▶ **OBJECTIVE 1**
Using the conference account below, decide whether each statement agrees with it. Answer yes or no for each, and quote the deciding words of the conference account exactly. (a) The conference was held in a Quebec ski resort. (b) The bull and bear market model is estimated by maximum likelihood. (c) In the term-structure paper, the time-scale dependence comes from a power law.

▶ **SOURCE**
··········
# Category Archives: Modeling

## Account of the Third McGill/IFM2 Risk Management Conference

Held in the charming Quebec ski resort of Mont-Tremblant, the Third McGill/IFM2 Risk Management Conference took place from March 12 to 14, 2010. In addition to the rather good ski, a set of rather interesting papers were presented; among them, the following piqued my interest:

- “Components of Bull and Bear Markets: Bull Corrections and Bear Rallies” by John Maheu, Tom McCurdy, Yong Song. The authors employ a Markov switching model to separate out bull and bear markets. In particular, they identify four states: bull market, bull correction, bear market, and bear rally. The interesting point of the paper is their insight to incorporate economic restrictions into the HMM parametrization: the transition matrix is appropriately constrained, and the emission distributions each state must obey:
- Bull market state: mean return > 0
- Bull market correction: mean return < 0
- Bear market state: mean return < 0
- Bear market rally: mean return > 0

The estimation proceeds in a full Bayesian manner, with Gibbs sampling applied throughout. A private discussion with the authors indicates that the Gibbs chain mixes very quickly, which is probably due to the strong constraints on the parameters induced by the economic restrictions. All in all, an intuitive and tantalizing model.

- “A Multifrequency Theory of the Term Structure of Interest Rates” by Laurent Calvet, Adlai Fisher, Liuren Wu. This paper introduces a no-arbitrage term structure model that is capable of fitting instantaneously-observed rates perfectly (which is important in many applications), yet provides realistic evolution dynamics. Its most interesting feature—from my point of view—is to propose a low-dimensional representation of a large number of time series, each operating at its own time scale, and that are superposed to yield the final forecast. The individual time series are linked through common parameters, and the time-scale dependence stems from a power law. This decomposition appears useful for a large number of applications in time-series modeling beyond term-structure of interest rates.
··········
▶ **GIVEN DATA**
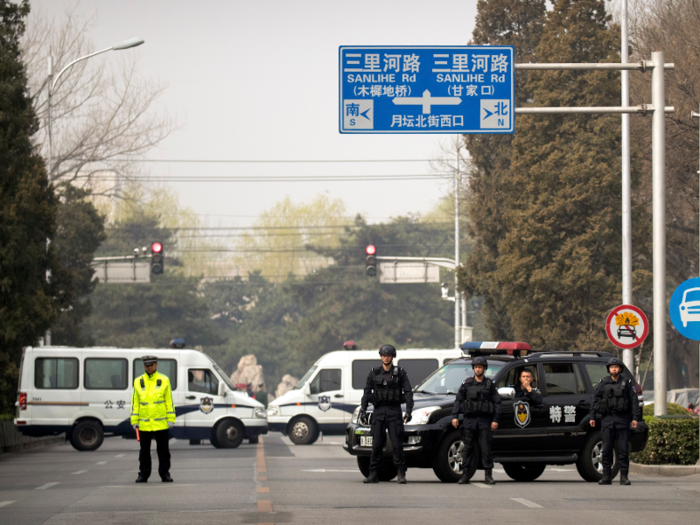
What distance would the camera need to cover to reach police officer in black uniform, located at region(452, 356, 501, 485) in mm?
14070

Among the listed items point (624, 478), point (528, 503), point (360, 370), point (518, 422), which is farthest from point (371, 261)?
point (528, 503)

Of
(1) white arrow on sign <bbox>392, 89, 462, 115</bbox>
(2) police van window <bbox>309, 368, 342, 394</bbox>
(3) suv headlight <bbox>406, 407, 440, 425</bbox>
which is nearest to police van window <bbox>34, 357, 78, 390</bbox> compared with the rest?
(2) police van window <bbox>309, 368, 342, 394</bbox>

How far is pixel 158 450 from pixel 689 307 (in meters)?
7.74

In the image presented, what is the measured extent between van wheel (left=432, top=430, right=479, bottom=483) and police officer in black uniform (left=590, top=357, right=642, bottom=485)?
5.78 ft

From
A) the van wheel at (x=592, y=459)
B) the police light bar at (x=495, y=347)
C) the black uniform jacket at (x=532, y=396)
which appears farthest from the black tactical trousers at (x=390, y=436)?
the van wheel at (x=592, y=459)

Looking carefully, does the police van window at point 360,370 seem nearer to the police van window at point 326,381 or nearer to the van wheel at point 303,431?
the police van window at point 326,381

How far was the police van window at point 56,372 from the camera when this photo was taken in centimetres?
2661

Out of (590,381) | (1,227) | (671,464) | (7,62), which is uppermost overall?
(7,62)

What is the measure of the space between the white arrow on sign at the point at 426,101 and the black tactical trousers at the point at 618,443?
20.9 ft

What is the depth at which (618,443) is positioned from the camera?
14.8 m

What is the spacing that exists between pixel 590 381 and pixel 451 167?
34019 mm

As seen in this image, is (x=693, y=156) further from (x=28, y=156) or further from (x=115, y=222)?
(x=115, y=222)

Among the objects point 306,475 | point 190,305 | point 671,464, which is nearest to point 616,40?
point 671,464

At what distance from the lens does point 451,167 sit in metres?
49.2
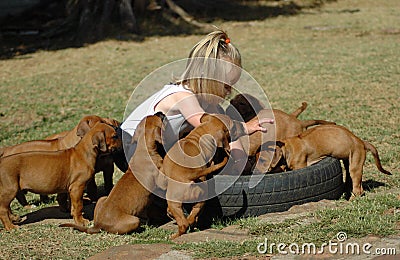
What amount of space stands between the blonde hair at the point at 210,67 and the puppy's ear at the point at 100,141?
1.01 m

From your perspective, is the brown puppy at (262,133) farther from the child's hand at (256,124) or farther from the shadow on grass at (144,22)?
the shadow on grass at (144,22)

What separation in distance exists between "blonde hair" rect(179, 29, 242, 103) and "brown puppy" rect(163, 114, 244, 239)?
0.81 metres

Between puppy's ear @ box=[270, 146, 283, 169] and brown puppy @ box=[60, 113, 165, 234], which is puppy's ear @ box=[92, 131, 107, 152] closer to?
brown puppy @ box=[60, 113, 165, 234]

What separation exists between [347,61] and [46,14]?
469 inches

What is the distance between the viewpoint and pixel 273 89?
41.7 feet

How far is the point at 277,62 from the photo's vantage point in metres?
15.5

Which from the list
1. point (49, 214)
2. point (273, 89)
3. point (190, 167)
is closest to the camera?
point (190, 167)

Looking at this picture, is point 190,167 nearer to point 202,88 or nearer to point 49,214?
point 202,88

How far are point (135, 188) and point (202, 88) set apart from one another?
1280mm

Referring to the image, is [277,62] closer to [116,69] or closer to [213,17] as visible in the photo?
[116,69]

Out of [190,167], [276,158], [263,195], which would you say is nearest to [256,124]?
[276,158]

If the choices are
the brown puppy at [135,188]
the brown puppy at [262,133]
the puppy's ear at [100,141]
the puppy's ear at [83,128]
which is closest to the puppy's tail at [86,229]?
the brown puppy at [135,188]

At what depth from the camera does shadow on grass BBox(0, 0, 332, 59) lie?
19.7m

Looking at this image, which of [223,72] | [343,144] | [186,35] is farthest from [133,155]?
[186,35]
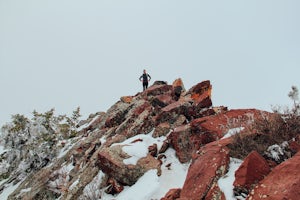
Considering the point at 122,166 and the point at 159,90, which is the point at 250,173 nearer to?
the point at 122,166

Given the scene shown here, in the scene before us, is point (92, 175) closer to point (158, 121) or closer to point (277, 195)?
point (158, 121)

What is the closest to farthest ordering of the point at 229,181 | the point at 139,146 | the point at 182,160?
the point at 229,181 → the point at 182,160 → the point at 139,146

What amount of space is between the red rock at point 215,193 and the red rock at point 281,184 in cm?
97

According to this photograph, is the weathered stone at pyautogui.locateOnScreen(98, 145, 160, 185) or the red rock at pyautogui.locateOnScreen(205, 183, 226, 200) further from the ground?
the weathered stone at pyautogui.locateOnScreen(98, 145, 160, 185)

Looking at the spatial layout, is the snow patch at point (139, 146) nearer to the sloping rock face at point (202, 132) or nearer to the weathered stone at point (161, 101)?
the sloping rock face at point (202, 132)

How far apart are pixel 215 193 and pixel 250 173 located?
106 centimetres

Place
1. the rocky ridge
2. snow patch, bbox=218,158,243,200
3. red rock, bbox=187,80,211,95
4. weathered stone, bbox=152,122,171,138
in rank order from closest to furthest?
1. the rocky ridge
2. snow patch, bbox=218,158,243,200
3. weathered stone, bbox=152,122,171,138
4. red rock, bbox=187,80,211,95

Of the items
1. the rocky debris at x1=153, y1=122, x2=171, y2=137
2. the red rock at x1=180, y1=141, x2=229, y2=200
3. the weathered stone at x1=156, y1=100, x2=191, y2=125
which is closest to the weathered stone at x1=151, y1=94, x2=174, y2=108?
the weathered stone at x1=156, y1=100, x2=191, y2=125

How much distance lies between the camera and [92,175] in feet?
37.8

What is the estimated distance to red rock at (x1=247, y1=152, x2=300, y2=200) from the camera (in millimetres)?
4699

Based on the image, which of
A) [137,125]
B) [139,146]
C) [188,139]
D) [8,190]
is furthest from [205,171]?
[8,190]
··········
▶ **OBJECTIVE 2**
From the records, transcribe the part that opens with the line containing "What amount of space stands" and closes with the line containing "0.81 metres".

▶ **WRITTEN REPLY 1**
(a) Yes: "Held in the charming Quebec ski resort of Mont-Tremblant"
(b) No: "The estimation proceeds in a full Bayesian manner, with Gibbs sampling applied throughout."
(c) Yes: "the time-scale dependence stems from a power law."

▶ **WRITTEN REPLY 2**
What amount of space stands between the blonde hair at the point at 210,67 and the puppy's ear at the point at 100,141?
1.01 m

From your perspective, is the brown puppy at (262,133) farther from the child's hand at (256,124) or farther from the shadow on grass at (144,22)?
the shadow on grass at (144,22)

What separation in distance exists between "blonde hair" rect(179, 29, 242, 103) and "brown puppy" rect(163, 114, 244, 239)?
0.81 metres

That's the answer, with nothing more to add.